Amazon, as Apple’s chief competitor in the music download market, implemented a similar offering. Both companies offered the ability to upload files and get the music match option. With an annual subscription, Amazon offered you the ability to upload up to 250,000 of your own songs; plus any music that you bought from Amazon did not count against the 250K limit. Thus the offer was not a dedicated amount of space on their servers but number of tracks. All this for $24.95 per year. Oh, and just to get you to try it, Amazon would let you upload up to 250 songs for free.
Ten years Later
In December 2017, Amazon eliminated the free 250 song upload offer. This month, the other shoe dropped on their digital music business model. It was announced that the paid subscription for warehousing 250,000 songs is going away.
Interestingly, I have yet to see a single article on the tech blogs and news sites that I frequent that even mentions this move by Amazon. I guess maybe not that many folks utilize this feature. I guess the pirated music offered by Spotify is all the rage these days.
Overall, I’ve been happy with Amazon but I do have a few gripes. Amazon has neglected the music software that they produce. For most of its existence, album art that was wrong could not be corrected and sometimes after they rolled-out updates, the album art would be changed.
The music match offer that Amazon made was never well thought out from a consumer’s point of view. Amazon software has never had the ability to give me a visual or other indication of when a music match was successful. This idea of the music match was to give you a copy of the song free of pops and scratches so prevalent in ripping LP tracks to a computer. The underlying assumption was that if you owned the LP copy, you had a license to entitle you to have a digital copy also—for your own personal use. Once matched, in theory you could then download a “clean” copy of the mp3 file.

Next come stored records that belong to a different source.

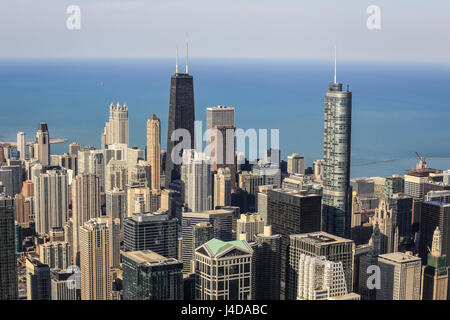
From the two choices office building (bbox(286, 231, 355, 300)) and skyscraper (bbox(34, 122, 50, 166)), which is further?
skyscraper (bbox(34, 122, 50, 166))

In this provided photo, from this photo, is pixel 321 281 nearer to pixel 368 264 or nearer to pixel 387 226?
pixel 368 264

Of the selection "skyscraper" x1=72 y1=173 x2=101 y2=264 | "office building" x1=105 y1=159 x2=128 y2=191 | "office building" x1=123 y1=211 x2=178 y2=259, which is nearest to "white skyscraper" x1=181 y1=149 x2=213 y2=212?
"office building" x1=105 y1=159 x2=128 y2=191

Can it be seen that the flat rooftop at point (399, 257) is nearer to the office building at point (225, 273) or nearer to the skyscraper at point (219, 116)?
the office building at point (225, 273)

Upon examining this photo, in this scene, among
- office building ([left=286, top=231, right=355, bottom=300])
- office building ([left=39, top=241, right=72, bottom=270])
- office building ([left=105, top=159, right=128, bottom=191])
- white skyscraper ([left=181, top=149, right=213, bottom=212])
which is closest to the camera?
office building ([left=286, top=231, right=355, bottom=300])

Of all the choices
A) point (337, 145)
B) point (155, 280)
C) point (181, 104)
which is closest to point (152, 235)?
point (155, 280)

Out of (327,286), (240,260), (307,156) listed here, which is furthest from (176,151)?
(327,286)

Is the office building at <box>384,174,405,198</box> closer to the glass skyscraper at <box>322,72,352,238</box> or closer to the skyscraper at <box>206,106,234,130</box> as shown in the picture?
the glass skyscraper at <box>322,72,352,238</box>

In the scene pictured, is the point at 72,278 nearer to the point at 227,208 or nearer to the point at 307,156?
the point at 227,208
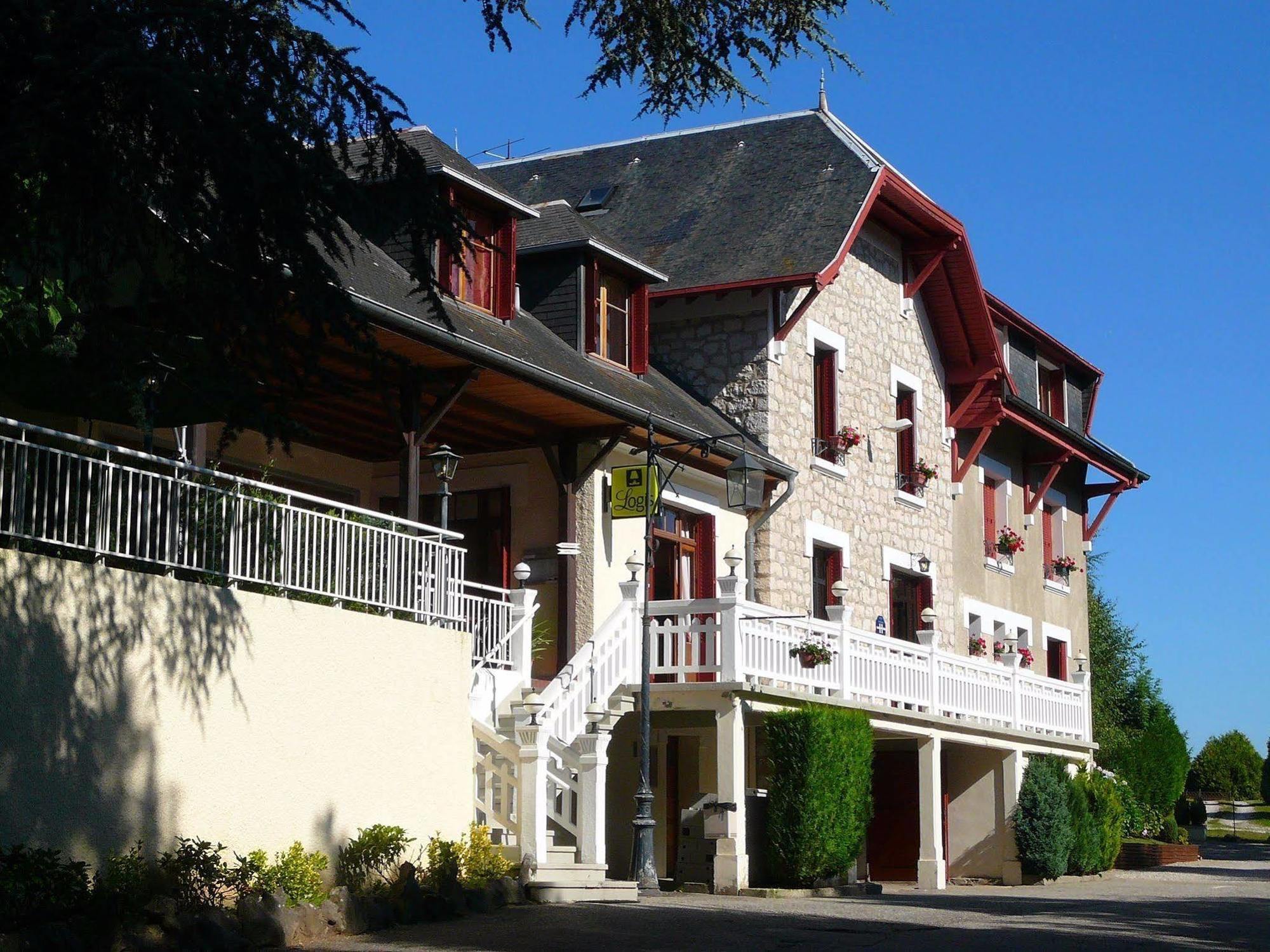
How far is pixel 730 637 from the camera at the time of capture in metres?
17.0

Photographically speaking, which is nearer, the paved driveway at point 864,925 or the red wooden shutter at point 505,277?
the paved driveway at point 864,925

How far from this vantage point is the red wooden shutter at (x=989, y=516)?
1074 inches

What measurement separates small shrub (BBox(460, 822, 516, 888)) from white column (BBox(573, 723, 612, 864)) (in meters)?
1.09

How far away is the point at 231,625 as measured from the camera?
1146 cm

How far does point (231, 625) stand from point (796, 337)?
11881mm

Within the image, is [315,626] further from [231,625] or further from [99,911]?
[99,911]

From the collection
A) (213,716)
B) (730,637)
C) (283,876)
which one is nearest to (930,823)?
(730,637)

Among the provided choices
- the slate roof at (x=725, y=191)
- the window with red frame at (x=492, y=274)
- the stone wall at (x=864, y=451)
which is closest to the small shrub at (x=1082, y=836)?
the stone wall at (x=864, y=451)

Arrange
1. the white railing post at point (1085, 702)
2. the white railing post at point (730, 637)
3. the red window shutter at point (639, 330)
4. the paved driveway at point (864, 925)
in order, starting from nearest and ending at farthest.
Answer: the paved driveway at point (864, 925)
the white railing post at point (730, 637)
the red window shutter at point (639, 330)
the white railing post at point (1085, 702)

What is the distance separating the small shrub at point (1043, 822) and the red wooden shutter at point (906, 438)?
14.4ft

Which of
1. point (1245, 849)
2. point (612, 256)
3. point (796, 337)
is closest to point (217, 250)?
point (612, 256)

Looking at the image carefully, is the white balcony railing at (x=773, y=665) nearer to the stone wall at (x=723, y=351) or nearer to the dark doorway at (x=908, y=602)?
the dark doorway at (x=908, y=602)

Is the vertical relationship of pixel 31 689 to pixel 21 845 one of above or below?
above

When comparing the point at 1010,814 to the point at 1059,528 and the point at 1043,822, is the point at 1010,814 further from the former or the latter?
the point at 1059,528
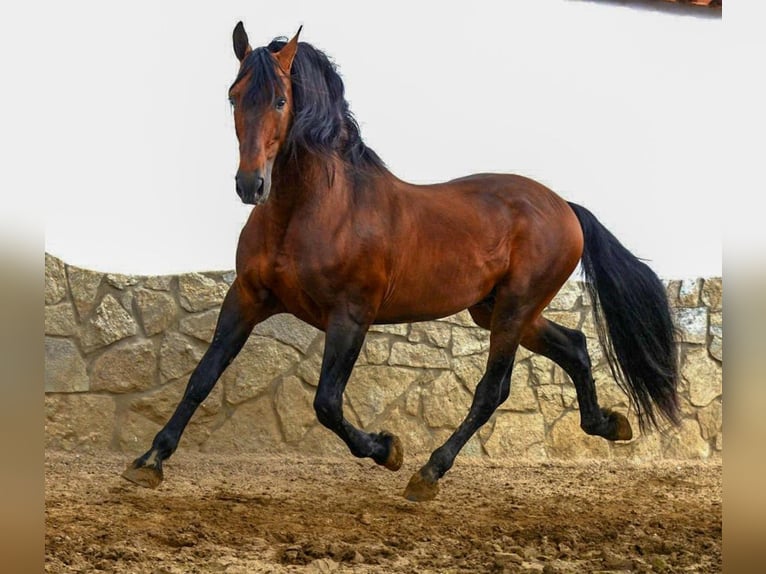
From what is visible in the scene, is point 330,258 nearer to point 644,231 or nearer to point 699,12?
point 644,231

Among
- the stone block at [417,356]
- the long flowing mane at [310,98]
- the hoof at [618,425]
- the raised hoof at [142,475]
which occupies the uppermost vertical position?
the long flowing mane at [310,98]

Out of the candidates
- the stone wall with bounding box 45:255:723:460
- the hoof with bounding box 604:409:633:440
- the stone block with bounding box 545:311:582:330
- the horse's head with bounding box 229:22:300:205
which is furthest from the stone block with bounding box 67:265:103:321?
the hoof with bounding box 604:409:633:440

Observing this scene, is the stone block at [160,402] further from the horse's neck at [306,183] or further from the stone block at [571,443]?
the stone block at [571,443]

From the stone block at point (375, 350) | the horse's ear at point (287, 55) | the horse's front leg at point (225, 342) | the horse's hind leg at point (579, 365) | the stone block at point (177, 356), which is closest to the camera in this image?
the horse's ear at point (287, 55)

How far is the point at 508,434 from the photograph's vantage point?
5.54 meters

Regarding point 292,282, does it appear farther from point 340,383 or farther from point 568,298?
point 568,298

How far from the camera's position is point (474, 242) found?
405 cm

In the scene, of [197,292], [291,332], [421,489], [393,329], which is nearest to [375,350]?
[393,329]

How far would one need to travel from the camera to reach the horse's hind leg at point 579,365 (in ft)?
14.5

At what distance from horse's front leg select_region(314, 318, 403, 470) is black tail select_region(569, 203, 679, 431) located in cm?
→ 143

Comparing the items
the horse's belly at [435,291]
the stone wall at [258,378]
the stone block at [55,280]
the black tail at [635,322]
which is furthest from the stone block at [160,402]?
the black tail at [635,322]
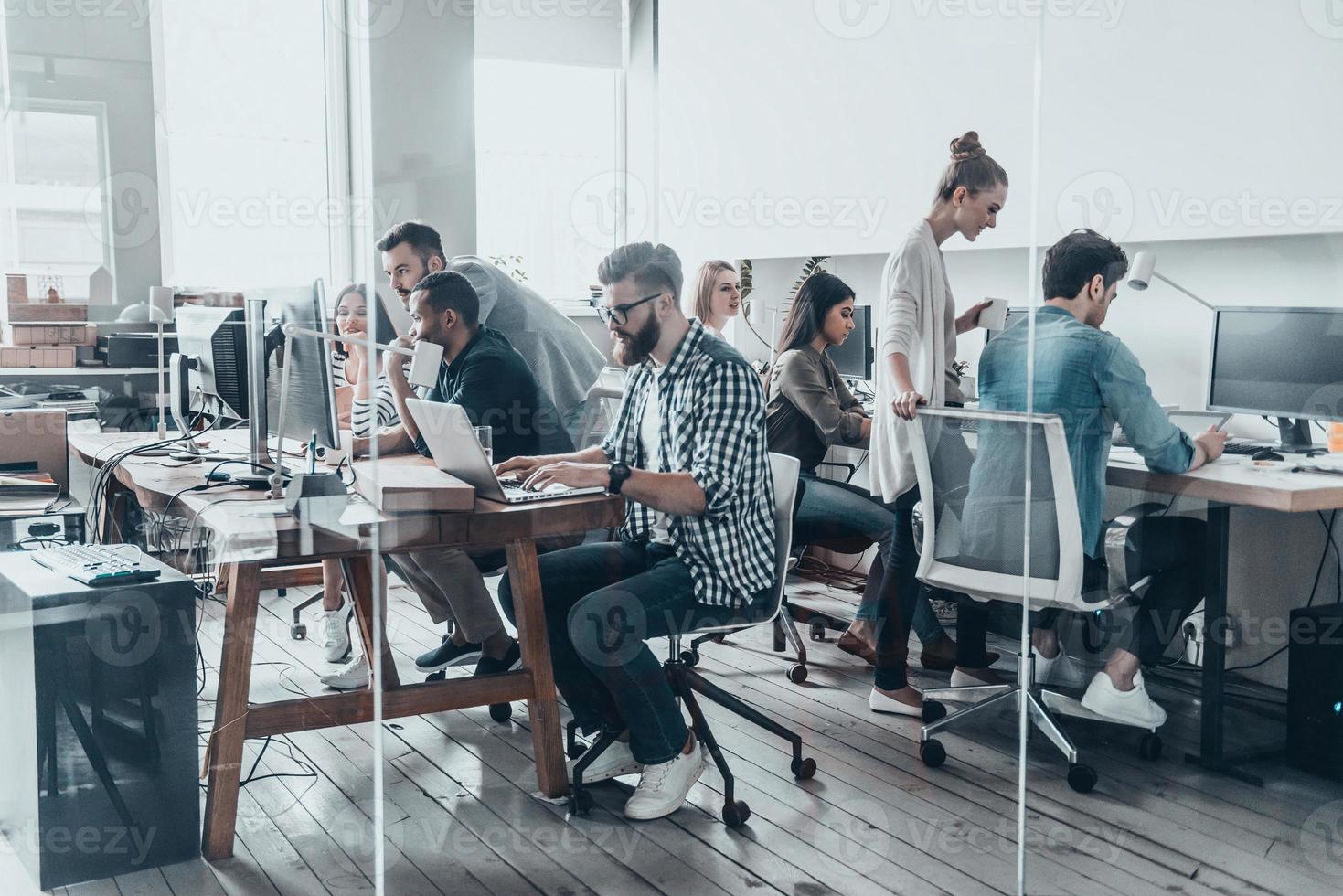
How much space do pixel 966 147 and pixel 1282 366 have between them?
2.24ft

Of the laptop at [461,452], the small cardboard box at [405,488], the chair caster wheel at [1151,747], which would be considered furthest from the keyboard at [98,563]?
the chair caster wheel at [1151,747]

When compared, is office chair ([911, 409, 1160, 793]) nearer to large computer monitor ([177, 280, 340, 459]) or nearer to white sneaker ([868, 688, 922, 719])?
white sneaker ([868, 688, 922, 719])

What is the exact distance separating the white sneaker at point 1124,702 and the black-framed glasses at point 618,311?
115 centimetres

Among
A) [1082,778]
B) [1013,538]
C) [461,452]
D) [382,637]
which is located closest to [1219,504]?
[1013,538]

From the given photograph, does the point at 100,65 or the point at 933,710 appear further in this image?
the point at 100,65

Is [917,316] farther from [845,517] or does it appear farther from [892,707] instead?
[892,707]

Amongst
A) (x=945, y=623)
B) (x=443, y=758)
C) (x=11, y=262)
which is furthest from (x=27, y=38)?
(x=945, y=623)

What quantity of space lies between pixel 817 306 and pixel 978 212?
39 cm

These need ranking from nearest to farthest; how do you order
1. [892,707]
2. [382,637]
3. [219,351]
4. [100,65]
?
[382,637], [892,707], [100,65], [219,351]

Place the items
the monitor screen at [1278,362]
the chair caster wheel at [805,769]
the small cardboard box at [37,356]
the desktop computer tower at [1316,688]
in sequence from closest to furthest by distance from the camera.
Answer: the monitor screen at [1278,362]
the desktop computer tower at [1316,688]
the chair caster wheel at [805,769]
the small cardboard box at [37,356]

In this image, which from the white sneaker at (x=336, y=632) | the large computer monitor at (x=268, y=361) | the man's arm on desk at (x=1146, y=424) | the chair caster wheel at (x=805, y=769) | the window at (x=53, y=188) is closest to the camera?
the man's arm on desk at (x=1146, y=424)

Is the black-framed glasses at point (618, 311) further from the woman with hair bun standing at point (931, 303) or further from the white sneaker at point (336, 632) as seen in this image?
the white sneaker at point (336, 632)

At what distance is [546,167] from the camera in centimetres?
217

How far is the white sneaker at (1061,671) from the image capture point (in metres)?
2.27
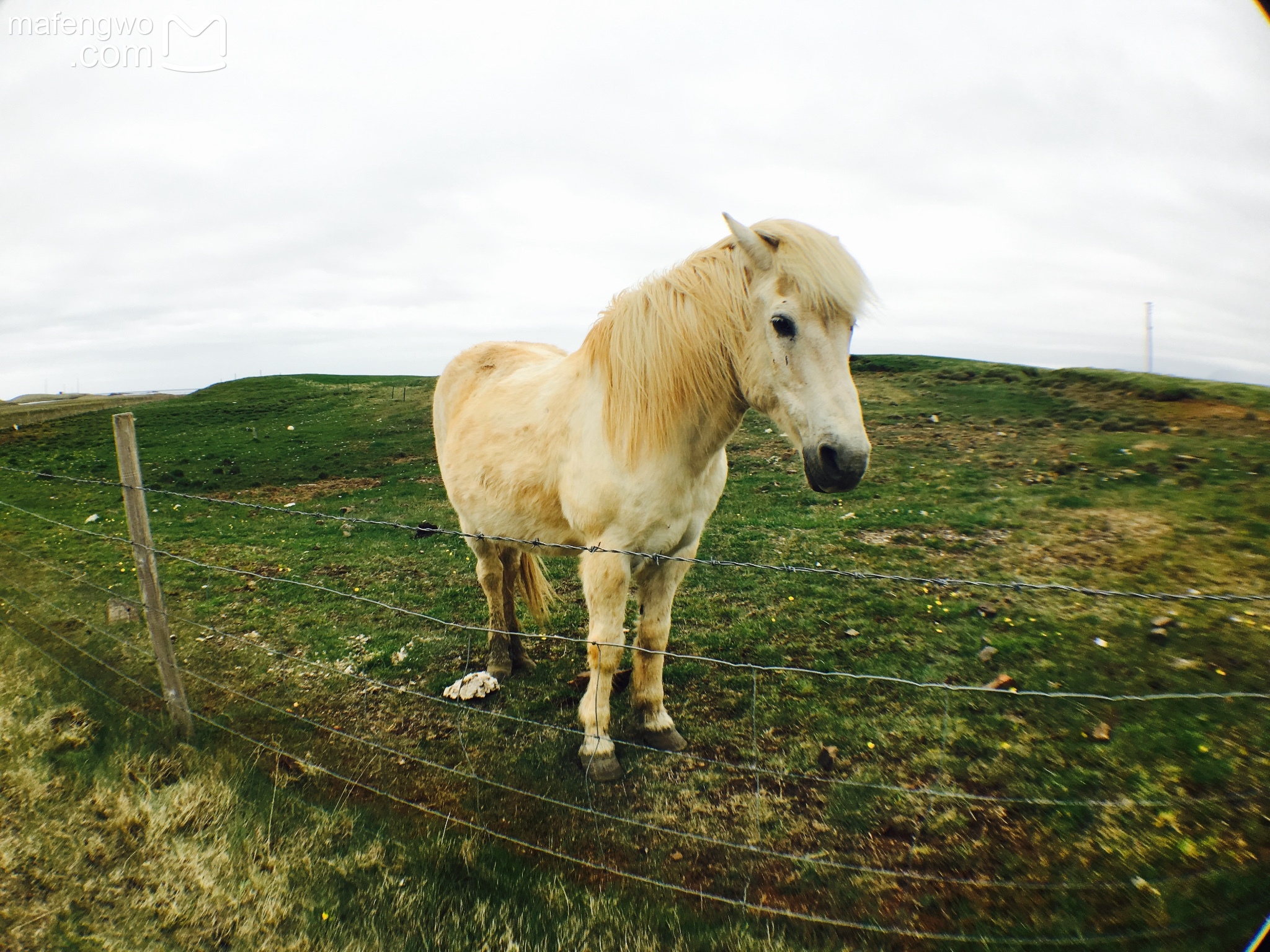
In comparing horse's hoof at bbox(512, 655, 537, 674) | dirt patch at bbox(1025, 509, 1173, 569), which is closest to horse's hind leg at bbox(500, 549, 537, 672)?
horse's hoof at bbox(512, 655, 537, 674)

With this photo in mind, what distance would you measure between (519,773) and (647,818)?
0.92 metres

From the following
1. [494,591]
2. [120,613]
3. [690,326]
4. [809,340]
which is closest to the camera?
[809,340]

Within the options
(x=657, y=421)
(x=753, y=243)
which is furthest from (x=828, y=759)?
(x=753, y=243)

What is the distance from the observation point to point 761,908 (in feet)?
8.31

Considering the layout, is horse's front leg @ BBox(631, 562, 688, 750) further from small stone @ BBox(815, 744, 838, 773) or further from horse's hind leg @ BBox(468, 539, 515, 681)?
horse's hind leg @ BBox(468, 539, 515, 681)

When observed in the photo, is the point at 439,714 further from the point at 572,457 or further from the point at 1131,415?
the point at 1131,415

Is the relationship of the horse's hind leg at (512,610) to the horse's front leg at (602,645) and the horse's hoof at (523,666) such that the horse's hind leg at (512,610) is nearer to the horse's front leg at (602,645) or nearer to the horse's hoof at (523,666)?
the horse's hoof at (523,666)

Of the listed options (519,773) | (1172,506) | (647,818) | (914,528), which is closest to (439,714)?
(519,773)

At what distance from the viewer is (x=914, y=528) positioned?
8.58m

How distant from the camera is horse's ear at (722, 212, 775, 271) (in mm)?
2893

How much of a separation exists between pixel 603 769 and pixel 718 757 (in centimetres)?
80

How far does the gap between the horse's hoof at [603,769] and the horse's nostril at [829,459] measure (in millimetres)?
2376

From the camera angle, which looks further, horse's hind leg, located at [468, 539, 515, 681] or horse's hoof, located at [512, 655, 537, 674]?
horse's hoof, located at [512, 655, 537, 674]

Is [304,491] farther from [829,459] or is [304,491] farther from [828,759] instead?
[829,459]
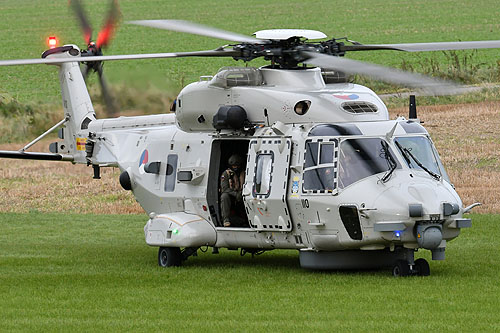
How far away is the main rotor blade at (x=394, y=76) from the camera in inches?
532

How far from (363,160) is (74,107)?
25.5ft

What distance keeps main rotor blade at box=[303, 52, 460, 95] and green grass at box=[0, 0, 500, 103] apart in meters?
26.5

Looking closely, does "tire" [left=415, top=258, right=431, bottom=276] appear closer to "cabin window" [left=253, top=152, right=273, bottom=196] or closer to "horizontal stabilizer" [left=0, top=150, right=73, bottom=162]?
"cabin window" [left=253, top=152, right=273, bottom=196]

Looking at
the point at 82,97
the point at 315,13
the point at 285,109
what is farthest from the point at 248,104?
the point at 315,13

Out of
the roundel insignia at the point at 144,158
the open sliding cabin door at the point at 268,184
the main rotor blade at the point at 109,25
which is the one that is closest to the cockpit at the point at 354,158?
the open sliding cabin door at the point at 268,184

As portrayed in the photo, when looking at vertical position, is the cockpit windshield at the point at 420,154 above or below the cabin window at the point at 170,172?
above

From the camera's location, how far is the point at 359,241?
15922mm

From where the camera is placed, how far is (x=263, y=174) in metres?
17.1

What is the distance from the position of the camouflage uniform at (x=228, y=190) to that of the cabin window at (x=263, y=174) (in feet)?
2.82

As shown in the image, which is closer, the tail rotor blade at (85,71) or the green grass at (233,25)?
the tail rotor blade at (85,71)

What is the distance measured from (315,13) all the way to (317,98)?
4546 cm

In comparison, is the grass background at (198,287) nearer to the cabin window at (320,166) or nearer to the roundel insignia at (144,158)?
the cabin window at (320,166)

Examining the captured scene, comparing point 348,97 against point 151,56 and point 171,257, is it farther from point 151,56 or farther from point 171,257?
point 171,257

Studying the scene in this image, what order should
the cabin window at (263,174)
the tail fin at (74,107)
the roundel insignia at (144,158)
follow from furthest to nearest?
the tail fin at (74,107)
the roundel insignia at (144,158)
the cabin window at (263,174)
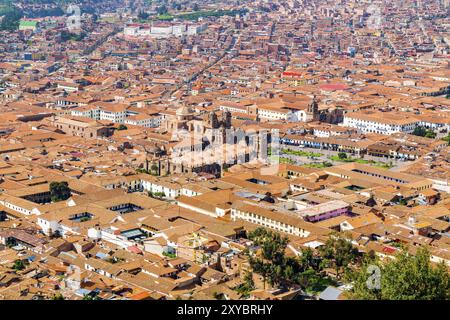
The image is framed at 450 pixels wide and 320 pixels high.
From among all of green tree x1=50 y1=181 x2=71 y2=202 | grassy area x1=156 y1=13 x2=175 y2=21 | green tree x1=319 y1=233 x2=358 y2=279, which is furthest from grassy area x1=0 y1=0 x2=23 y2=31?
green tree x1=319 y1=233 x2=358 y2=279

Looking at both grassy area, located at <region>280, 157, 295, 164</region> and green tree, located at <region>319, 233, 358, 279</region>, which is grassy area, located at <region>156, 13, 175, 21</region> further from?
green tree, located at <region>319, 233, 358, 279</region>

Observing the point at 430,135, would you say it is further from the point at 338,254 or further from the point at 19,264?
the point at 19,264

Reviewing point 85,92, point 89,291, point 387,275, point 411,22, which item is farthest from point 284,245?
point 411,22

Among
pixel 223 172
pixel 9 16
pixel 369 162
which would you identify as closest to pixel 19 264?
pixel 223 172

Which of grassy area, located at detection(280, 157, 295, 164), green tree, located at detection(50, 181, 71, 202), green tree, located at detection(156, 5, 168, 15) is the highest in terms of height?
green tree, located at detection(156, 5, 168, 15)

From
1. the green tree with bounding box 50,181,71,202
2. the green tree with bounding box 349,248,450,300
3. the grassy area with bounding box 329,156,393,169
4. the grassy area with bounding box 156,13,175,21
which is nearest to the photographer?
the green tree with bounding box 349,248,450,300

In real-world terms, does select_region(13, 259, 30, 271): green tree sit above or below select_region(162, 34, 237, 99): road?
above

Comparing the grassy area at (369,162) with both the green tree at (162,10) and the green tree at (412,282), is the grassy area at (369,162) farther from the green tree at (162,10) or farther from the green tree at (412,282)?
the green tree at (162,10)

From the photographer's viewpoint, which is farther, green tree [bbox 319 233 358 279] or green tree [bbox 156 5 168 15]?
green tree [bbox 156 5 168 15]
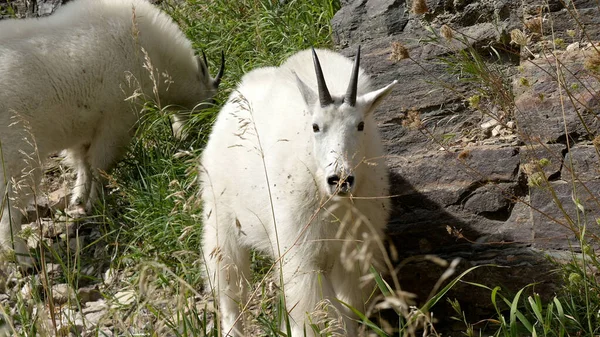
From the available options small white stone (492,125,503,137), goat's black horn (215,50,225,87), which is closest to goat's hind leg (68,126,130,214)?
goat's black horn (215,50,225,87)

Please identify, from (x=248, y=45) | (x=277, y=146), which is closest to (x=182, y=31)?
(x=248, y=45)

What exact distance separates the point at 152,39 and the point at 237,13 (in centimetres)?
134

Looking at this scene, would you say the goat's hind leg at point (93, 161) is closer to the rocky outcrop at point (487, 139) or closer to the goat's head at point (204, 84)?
the goat's head at point (204, 84)

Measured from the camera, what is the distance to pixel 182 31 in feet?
28.4

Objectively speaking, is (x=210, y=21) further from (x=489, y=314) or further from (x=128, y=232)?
(x=489, y=314)

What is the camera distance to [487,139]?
5465 mm

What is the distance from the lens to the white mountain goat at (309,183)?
4418 mm

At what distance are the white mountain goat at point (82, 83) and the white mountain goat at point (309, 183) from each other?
1.59 meters

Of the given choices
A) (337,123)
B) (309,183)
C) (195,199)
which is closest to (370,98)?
(337,123)

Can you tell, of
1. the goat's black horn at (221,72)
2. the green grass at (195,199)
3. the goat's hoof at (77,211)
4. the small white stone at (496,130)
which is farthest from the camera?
the goat's black horn at (221,72)

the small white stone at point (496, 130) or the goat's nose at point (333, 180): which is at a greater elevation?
the goat's nose at point (333, 180)

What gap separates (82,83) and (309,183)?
309 cm

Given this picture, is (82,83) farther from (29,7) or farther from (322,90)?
(29,7)

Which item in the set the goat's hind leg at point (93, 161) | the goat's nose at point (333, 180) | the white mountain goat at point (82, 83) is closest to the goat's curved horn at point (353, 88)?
the goat's nose at point (333, 180)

Amazon will let me keep what I have purchased from them but everything else is facing the digital chopping block. It is clear that rather I check the “Keep my songs” box in their webpage or not, my personal stuff will eventually go away. If they want, I suspect they could offer to sell hard drive space on Amazon Drive that could link to their media player but I think they are big enough not to bother with a bunch of us pesky customers anymore when they get so much money for hosting corporate data. At least when Microsoft got out of the music service business, their software will still play music warehoused on OneDrive.
I also like Amazon Music because it is not blocked by the draconian firewall where I work so I can stream anything from my vast library of music. I’m sad that this option will soon go the way of Toys R Us.